Tuesday, November 30, 2010

A Perspective On Darkness

I just loathe the way darkness is portrayed in popular culture and the media. Everywhere you look it relates to how to get out of it, how to avoid it, how terrible it is, or it is simply relegated to the musical genres of death, thrash, black and doom metal or to films and books of the horror genre. To be honest though, I'm not sure what I'm trying to do with it. It's just that something tells me this world needs to realign its thinking of it before we neurotically self-destruct through capitalist-induced consumerism, self-induced ambivalence, religiously-induced righteousness, or massively overdose on a collectively-induced ingestion of fluffy goodness.

After seeing the documentary Until The Light Takes Us I got a new perspective on how I think about it. One of the interviews in that documentary was done with former black metal artist Varg Vikernes of Burzum (he now denounces any affiliation with the genre of black metal although he continues to write music using the name Burzum).

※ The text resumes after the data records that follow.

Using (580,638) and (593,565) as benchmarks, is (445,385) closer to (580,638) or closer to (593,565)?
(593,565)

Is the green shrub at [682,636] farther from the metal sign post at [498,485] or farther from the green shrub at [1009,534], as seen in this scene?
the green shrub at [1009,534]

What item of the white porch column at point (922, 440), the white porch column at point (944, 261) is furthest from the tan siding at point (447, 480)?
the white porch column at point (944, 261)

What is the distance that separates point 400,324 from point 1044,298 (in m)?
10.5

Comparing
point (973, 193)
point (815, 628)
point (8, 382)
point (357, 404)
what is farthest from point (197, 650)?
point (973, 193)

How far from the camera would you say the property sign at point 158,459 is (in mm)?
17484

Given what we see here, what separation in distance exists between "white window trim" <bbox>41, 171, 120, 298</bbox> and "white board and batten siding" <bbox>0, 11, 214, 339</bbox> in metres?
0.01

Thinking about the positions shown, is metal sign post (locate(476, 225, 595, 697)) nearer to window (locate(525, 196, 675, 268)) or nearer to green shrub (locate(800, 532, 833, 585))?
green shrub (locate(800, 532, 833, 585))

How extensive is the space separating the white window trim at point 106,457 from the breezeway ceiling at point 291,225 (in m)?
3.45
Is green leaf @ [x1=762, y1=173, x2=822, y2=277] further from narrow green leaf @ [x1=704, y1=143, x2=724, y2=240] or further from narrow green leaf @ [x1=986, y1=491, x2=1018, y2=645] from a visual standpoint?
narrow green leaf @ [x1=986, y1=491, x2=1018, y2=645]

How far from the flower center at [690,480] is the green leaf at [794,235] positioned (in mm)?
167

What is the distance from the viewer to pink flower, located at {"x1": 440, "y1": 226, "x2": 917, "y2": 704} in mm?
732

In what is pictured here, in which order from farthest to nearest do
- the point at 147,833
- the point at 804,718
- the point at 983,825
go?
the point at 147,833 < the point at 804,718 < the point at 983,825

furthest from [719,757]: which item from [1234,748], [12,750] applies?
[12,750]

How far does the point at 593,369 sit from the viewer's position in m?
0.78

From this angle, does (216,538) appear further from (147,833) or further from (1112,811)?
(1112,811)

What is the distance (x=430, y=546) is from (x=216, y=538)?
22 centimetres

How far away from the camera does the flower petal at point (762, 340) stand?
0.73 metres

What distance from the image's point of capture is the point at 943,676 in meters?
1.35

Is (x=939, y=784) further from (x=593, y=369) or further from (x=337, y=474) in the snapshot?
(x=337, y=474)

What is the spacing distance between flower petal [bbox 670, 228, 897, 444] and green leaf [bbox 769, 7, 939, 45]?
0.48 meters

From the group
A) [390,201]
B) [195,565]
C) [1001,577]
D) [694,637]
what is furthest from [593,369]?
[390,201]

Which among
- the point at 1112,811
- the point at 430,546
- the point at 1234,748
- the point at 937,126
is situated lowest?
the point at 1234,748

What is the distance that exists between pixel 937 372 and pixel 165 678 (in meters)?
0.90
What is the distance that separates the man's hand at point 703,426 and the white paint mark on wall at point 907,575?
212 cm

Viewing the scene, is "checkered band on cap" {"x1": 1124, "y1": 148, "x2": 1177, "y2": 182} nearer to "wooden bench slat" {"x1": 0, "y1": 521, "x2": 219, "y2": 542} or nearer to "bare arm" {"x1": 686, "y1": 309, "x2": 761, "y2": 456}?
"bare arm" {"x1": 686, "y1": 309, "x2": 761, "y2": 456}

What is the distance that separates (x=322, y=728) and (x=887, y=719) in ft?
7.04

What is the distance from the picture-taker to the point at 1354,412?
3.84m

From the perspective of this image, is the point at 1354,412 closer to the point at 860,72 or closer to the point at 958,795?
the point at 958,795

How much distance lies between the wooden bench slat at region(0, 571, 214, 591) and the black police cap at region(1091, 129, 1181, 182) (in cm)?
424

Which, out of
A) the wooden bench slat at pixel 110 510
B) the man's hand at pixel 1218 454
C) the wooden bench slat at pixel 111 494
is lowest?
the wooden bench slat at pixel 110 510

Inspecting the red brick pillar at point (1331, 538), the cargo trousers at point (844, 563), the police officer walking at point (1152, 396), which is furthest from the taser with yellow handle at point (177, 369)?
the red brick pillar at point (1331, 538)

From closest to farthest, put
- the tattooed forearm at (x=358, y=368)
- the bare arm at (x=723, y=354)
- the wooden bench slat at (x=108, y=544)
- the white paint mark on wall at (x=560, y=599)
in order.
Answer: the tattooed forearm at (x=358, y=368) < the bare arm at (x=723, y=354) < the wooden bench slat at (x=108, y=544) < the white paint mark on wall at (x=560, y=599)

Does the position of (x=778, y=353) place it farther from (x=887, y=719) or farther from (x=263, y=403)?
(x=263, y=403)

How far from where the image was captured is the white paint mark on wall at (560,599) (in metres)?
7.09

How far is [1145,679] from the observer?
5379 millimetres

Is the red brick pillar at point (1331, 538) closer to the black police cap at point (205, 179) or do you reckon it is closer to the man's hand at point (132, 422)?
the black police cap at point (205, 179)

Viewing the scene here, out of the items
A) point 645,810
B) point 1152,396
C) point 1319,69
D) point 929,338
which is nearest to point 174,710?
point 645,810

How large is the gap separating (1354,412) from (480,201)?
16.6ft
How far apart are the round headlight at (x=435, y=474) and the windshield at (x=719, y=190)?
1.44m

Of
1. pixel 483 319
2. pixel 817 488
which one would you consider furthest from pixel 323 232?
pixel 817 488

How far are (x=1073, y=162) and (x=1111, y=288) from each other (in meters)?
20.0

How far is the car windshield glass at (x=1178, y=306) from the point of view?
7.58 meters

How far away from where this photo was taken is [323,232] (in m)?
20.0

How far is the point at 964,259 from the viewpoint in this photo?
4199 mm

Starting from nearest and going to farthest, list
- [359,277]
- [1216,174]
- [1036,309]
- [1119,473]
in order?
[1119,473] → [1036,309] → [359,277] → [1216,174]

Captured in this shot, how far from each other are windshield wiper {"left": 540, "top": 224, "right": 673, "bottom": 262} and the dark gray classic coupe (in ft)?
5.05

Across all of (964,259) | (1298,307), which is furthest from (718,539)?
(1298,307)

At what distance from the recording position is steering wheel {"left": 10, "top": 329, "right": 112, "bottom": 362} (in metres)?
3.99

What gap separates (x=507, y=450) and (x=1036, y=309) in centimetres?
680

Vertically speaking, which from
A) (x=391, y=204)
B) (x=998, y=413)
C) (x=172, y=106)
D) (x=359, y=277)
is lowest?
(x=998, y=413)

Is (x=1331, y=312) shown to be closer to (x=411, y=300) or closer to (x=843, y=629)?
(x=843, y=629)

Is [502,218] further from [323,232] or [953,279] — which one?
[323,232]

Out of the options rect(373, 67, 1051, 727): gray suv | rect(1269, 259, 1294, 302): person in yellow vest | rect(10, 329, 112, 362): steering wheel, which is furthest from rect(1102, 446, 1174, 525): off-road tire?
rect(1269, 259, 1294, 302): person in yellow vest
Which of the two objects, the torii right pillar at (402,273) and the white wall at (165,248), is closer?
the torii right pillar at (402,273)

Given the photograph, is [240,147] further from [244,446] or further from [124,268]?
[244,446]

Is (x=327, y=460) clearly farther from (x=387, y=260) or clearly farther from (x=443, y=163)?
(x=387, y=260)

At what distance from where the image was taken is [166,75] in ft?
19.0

He spoke to the film-maker from a prison in Norway where, at the time, he was serving a 21 sentence for murdering a fellow musician and former friend Øystein Aarseth, of Norwegian Black Metal band Mayhem, back in 1993. The Norwegian black metal movement of the late eighties and early nineties created a lot of mayhem (haha yes a pun) and resulted in multiple church burnings, murder and suicide. The music was dark and expressed in such a way as to scream for the destruction they craved. He claims never to have been into violence for the sake of violence. He describes the general ambience of violence in terms of needing to destroy something before something new can replace it.

His words gave me hope because I've never been a fan of violence or black metal in general and I've never subscribed to death and darkness for the sake of destruction or evil and I'm relieved to hear that somebody out there has the same idea of it as I have always had. I only wish I liked black metal music more than I do. It would be sympathetic to my thinking.

However, in the major arcana of the tarot there is a great example of how darkness and violence can be beneficial. Card 16 The Tower, is a tower built of our illusions and when lightning strikes this tower it falls to the ground and our perception, our foundation of beliefs fall along with it. It can be terribly tragic and destructive when it happens to us personally, but at the same time a new way is paved to realign our thinking in a less precarious way.



Kind of smacks of September 11, 2001 doesn't it? But this is not darkness. This is a lack of darkness being manifest as religiously-induced righteousness. The real darkness would be the stuff of understanding for the differences in human beings buried beneath the insanity of riotous behaviour by the Muslim extremists responsible for the attack.

I wish the world would stop trying to make things light and accept what is floating around in the darkness as part of who we are, listen to it, take responsibility for our own actions, and blame no one. It is what it is.

The tarot image above is from the Victoria Regina tarot published by Llewellyn Worldwide, now out of print.

4 comments:

Christopher Courtley said...

Konstantinos, in his book "Nocturnal Witchcraft", suggests a model in the form of an equal armed cross, in which the vertical bar represents the good/evil dichotomy and the horizontal the light/darkness. In theory, we all fall into one of the quadrants; there is good dark & evil dark, and there is good light & evil light. I like this model. Though it is somewhat simplistic, it is useful for explaining to others that 'dark' does not necessarily equal 'evil', nor does 'light' always equal 'good'.

S. Camille said...

I'll take a look at that book. Thank you.

Eddie said...

I'm with ya, sister. I agree that too much emphasis is placed on separating good from evil, light from dark, positive from negative, etc. I think it's vital for humanity to accept the fact that you can never hope to know the whole truth when you're constantly trying to rip it apart and reshape it.

On a personal level, I've found what gives me a lot of tolerance and patience for others is keeping in mind the concept that no one is all good or all evil, it's always a fucking mix.

S. Camille said...

Hahaha... yeah a fucking mix and I think there is too much God damned light mixed into the pudding... I'm going to balance that out with as much dark as possible!
Grrrr... blaspheme blaspheme blaspheme argh!